At that time, I would say, yes, I was using it too much. And as much as I love it, it’s not good for me. And that’s where the title comes into play, the Perfect Love and Hate relationship with GitHub Copilot.
Removes the engineer from Software Engineering
One of the problems with Copilot is that it diminishes the ability to solve real-life problems. In place of analyzing problems and finding a good solution, we just pass the problem to the AI, which is not correct and right. With time, this will change your mindset and remove your ability to think outside the box, and that is not for a Software Engineer.
For example, you are working on a project, and your first instinct is to pass this error or problem to Copilot, and that’s what I did for a while. Instead of searching the web and finding the solution, when answers are given to you easily, you will never remember how to solve this problem. And in the near future, if you come across those same issues, then your reply is AI as well. Now you have learned nothing.
This is just one problem. There is another problem when you give an error to Copilot. Then there might be a chance that the solution might be very simple, but Copilot will provide a complex solution. Here is a live issue: for my Flutter Project, I want to detect two different languages. One was HTML and the other was Markdown. Copilot wanted to use regex, which is alright, but the issue with this approach is that regex will cause a lot of performance issues, and you are in this loop. This code is working and this code is not working. You are stuck in a loop in which you are losing time and resources.
Stop Learning
As software engineers, continuous learning is essential. We often learn by problem-solving, addressing issues, and devising solutions. However, over-reliance on AI in our development process can hinder this learning. We may apply code without fully understanding it, which can be detrimental in the long run. Just because you used an AI to solve a bug doesn’t mean you should rely on it every time a similar issue arises.
This can be a significant issue, especially for new developers. It’s crucial that we’re able to “feel” the code we’re working on. Programming is not just about understanding code; it’s about connecting the pieces in the larger puzzle to build a solution, and it takes time to understand this, and it’s really important in the beginning of the career and also why learning programming takes time.
More efficient
All this talk about makes me think about a question, and that is, with these tools, are we more productive, or have we become more lazy?

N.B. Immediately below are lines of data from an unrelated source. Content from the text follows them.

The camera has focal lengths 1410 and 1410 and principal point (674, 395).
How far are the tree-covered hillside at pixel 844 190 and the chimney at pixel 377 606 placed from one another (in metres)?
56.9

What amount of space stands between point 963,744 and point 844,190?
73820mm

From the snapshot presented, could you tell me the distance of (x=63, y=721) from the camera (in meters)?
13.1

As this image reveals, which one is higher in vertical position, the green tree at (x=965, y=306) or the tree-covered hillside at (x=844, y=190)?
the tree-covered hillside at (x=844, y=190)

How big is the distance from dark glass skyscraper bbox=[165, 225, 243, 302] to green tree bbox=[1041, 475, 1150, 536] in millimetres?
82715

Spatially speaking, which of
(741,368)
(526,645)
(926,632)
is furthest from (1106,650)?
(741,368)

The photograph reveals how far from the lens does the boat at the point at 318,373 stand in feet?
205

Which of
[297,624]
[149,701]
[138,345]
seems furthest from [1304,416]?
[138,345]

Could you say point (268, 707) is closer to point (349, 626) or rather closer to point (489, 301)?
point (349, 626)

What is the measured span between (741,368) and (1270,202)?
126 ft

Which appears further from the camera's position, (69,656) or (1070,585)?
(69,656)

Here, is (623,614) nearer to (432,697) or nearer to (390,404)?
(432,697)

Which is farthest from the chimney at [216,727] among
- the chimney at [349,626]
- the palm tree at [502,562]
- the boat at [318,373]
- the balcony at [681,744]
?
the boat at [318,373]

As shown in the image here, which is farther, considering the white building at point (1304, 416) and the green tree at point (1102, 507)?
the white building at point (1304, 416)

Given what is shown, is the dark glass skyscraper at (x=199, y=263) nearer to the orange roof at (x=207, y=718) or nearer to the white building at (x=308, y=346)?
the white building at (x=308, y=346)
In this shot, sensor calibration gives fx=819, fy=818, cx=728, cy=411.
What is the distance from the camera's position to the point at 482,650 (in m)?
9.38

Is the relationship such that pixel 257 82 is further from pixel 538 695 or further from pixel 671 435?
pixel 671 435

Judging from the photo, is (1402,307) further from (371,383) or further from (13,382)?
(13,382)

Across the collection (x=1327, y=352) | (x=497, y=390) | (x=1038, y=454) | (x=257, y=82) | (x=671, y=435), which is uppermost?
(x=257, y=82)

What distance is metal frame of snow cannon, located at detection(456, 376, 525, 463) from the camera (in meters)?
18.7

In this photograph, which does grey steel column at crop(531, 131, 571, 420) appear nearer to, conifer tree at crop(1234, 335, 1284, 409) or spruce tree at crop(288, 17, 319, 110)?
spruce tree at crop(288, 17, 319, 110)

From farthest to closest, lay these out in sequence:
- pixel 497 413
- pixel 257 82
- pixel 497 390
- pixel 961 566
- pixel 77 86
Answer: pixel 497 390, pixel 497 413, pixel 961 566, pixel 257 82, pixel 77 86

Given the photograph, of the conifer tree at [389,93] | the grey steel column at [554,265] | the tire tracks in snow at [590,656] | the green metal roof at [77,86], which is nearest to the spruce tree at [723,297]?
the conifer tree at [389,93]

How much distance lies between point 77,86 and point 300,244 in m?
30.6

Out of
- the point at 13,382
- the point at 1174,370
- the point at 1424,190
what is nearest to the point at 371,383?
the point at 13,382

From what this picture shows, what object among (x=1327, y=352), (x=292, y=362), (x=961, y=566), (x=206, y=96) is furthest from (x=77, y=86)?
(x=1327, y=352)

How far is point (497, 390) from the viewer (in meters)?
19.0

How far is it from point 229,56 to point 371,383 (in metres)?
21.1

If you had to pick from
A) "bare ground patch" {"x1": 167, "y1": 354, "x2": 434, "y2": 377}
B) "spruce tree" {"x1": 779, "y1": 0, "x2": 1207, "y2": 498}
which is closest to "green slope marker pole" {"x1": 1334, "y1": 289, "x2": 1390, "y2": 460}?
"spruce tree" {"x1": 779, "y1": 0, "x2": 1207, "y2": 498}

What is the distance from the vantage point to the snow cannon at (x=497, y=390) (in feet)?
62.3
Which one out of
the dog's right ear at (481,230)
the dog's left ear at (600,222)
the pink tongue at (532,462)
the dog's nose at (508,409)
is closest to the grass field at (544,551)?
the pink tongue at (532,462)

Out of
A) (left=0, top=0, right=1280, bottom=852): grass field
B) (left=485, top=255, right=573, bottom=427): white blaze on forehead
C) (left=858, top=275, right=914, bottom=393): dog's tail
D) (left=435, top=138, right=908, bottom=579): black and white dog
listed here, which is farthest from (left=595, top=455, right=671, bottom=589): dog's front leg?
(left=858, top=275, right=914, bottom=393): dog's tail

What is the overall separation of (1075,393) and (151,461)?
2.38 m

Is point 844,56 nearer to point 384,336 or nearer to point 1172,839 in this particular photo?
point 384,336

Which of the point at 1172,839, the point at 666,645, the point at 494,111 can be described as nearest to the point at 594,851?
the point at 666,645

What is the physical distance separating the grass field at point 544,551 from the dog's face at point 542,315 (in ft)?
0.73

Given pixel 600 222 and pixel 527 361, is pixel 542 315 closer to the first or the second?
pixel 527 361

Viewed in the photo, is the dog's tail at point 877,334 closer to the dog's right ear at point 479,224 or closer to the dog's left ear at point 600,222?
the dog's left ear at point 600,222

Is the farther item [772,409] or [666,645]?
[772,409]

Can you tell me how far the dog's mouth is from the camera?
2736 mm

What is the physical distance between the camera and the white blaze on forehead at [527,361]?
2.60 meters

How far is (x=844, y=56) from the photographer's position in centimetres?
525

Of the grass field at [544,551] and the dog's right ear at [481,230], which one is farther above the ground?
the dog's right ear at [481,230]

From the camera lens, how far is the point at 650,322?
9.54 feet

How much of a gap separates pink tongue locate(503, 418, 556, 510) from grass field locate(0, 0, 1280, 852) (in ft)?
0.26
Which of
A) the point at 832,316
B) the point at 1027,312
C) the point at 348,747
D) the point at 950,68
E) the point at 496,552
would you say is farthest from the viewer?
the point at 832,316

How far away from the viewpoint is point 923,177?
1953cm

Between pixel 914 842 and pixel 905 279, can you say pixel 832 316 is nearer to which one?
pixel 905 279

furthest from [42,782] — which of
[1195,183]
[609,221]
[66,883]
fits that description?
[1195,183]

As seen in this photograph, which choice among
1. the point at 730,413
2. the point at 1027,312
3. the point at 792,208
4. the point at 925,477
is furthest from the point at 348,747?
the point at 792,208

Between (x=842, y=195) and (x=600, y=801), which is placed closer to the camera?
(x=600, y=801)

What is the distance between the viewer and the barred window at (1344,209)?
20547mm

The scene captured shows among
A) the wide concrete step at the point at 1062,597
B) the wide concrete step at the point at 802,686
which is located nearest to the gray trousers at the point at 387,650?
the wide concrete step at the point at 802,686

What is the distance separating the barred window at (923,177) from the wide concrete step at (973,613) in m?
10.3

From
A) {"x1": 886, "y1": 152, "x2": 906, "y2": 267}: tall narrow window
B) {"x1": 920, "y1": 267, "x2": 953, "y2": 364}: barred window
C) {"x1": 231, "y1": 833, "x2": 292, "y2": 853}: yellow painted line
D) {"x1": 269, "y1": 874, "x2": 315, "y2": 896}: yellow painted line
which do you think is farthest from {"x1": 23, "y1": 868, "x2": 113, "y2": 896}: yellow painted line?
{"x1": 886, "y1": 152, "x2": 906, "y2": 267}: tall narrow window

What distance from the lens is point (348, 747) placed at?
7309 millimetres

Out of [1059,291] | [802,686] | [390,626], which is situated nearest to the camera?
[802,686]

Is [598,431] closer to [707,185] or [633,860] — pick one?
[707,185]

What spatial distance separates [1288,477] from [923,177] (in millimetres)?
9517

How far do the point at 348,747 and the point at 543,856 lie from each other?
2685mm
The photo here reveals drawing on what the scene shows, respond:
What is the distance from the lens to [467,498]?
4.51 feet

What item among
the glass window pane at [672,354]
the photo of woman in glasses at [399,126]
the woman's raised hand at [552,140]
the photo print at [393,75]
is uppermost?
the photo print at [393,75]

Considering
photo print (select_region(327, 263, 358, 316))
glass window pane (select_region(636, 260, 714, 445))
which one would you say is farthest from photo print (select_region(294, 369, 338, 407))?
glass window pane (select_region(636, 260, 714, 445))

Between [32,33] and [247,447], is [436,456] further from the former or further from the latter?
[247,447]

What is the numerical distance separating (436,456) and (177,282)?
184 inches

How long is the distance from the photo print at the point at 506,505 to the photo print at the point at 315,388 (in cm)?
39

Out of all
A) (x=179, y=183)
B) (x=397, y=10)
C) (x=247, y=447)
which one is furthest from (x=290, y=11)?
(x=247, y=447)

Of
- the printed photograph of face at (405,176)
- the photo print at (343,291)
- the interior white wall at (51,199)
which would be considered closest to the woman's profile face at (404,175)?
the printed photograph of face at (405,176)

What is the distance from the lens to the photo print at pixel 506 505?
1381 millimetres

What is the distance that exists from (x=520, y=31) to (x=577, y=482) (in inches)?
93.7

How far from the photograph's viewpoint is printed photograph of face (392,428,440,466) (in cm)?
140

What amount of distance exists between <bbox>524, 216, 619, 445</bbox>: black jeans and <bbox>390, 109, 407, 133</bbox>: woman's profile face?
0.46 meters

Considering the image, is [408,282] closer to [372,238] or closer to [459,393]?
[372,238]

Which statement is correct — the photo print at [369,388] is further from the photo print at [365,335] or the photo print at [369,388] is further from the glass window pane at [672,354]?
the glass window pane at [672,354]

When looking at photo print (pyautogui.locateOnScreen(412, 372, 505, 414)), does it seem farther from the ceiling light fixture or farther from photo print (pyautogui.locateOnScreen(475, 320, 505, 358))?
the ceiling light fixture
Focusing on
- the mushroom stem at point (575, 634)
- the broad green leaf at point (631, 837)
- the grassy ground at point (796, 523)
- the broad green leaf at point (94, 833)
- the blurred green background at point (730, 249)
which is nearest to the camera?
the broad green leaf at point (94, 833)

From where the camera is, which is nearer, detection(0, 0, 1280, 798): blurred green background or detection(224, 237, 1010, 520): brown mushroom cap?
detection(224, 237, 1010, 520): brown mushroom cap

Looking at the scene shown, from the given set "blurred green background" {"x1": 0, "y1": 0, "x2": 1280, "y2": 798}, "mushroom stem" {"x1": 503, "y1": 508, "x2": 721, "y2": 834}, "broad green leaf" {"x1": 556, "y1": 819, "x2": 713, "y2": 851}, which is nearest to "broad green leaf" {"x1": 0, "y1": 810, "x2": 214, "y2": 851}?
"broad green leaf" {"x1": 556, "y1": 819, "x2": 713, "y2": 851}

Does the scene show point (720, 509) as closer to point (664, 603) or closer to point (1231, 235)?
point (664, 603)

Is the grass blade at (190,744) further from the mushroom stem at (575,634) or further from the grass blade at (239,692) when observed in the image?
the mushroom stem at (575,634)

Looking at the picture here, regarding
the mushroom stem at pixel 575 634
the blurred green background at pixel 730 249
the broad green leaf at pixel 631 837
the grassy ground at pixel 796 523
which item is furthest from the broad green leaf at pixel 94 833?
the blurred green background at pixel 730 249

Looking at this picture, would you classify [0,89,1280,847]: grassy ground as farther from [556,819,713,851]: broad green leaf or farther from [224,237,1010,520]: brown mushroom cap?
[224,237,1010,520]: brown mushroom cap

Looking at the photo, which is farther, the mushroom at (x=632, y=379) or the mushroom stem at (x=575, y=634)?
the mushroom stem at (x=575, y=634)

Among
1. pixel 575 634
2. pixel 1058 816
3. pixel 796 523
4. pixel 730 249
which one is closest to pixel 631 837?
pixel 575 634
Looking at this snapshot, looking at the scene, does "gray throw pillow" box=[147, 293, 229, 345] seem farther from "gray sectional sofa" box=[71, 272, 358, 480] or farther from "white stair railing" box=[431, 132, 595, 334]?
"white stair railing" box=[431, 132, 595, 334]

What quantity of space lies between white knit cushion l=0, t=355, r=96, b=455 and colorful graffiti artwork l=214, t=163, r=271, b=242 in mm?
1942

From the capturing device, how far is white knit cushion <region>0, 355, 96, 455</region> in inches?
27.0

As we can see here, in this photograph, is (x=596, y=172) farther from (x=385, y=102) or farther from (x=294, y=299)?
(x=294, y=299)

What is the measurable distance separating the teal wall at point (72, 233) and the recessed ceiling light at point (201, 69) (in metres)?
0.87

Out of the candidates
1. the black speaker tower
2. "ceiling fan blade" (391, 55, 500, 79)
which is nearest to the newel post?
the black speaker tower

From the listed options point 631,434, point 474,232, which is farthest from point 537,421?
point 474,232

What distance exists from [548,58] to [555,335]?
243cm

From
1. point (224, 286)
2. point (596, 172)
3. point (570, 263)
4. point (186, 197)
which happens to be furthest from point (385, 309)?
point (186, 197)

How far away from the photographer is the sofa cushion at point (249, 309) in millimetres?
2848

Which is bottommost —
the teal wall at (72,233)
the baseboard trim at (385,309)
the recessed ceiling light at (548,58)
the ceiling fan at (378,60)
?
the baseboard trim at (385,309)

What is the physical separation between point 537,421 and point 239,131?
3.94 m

The answer to this question is very simple. I don’t believe that we necessarily become more effective by using AI. Often, we might find ourselves stuck in a loop, waiting for new suggestions repeatedly. In such situations, we could likely solve the problem faster, and perhaps even better, by using our own brains instead.
We often associate efficient programming with the ability to produce large amounts of code quickly. However, this isn’t necessarily true. A single line of code can sometimes be more efficient and easier to work with than ten lines of code.
AI is effective at generating boilerplate but often falls short in providing quality solutions.
The End
I’ve critiqued Copilot for a while, but it’s worth mentioning that it’s not necessarily bad to use it, provided you choose the appropriate time. I still use Copilot, but only when I’m working on simpler tasks that it can easily handle, like generating boilerplate code. However, I only enable it occasionally. I’ve noticed that it’s crucial not to rely heavily on such tools, as doing so can lead to negative habits, like waiting for a suggestion and hitting enter repeatedly to find a solution.
AI can pose a significant challenge for new developers. It’s tempting to let AI dictate the path to a solution, rather than using it as one of many potential paths. This often leads to developers accepting the code returned by AI without truly understanding it. However, understanding the code is essential for new developers.